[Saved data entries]
▶

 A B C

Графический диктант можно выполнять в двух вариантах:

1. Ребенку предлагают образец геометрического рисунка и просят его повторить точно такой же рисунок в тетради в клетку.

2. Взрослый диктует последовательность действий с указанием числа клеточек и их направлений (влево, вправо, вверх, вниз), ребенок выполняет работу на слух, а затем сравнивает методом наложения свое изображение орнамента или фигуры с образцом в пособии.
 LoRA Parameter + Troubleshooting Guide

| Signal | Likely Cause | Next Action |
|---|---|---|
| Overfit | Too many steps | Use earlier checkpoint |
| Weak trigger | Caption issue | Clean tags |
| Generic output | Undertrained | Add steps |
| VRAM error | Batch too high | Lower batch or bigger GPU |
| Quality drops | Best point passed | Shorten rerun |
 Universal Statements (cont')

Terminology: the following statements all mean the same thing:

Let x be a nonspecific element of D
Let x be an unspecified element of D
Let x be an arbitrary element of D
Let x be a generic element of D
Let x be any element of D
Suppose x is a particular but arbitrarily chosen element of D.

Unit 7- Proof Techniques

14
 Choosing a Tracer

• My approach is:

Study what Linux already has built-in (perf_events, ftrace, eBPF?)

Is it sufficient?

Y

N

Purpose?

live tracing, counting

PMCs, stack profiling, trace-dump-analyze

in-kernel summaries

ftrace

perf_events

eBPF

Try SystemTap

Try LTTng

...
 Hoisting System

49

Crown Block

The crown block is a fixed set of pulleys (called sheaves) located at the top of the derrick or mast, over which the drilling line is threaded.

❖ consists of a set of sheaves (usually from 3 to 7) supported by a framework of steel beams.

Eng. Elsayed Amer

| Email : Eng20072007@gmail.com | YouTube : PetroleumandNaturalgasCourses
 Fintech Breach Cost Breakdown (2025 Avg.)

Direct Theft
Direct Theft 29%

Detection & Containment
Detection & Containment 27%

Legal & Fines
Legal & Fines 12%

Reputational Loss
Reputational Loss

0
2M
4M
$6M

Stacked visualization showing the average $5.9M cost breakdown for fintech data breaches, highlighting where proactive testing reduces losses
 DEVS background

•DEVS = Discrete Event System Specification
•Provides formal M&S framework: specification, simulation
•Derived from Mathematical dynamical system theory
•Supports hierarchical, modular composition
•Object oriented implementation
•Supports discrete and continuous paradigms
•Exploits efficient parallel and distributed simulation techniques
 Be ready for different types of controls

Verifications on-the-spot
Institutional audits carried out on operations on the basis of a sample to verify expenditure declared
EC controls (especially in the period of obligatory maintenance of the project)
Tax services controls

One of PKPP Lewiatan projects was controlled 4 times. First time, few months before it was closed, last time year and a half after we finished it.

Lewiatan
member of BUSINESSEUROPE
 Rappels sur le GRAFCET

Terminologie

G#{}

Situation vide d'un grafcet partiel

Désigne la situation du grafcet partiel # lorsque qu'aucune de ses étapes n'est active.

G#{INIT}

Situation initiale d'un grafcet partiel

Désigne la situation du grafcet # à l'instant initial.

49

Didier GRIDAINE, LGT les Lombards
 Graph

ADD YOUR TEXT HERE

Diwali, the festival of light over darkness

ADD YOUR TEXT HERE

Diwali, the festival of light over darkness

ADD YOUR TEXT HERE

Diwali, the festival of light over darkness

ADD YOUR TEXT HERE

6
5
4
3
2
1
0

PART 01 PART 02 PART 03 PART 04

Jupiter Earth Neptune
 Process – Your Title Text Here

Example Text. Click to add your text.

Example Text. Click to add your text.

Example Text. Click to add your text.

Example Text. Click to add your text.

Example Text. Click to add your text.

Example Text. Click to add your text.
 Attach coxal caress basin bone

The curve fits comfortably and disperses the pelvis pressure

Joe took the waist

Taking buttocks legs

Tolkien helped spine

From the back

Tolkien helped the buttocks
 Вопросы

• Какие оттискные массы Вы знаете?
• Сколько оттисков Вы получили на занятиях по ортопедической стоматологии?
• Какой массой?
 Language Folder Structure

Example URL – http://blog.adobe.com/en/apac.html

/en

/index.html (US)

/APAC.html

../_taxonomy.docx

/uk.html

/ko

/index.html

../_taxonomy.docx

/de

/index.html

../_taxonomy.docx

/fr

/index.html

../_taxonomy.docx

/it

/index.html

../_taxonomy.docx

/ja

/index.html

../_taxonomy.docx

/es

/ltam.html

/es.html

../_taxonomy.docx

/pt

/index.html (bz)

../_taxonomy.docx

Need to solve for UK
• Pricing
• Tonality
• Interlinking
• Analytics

◀

ABOUT THIS TASK :: Once you find the line with "earlier checkpoint |" in the entries above, output it and each line after it up to and including the line with "Let x be a nonspecific element of D", and nothing else.

SOLVED PROBLEM ::
| Overfit | Too many steps | Use earlier checkpoint |
| Weak trigger | Caption issue | Clean tags |
| Generic output | Undertrained | Add steps |
| VRAM error | Batch too high | Lower batch or bigger GPU |
| Quality drops | Best point passed | Shorten rerun |
 Universal Statements (cont')

Terminology: the following statements all mean the same thing:

Let x be a nonspecific element of D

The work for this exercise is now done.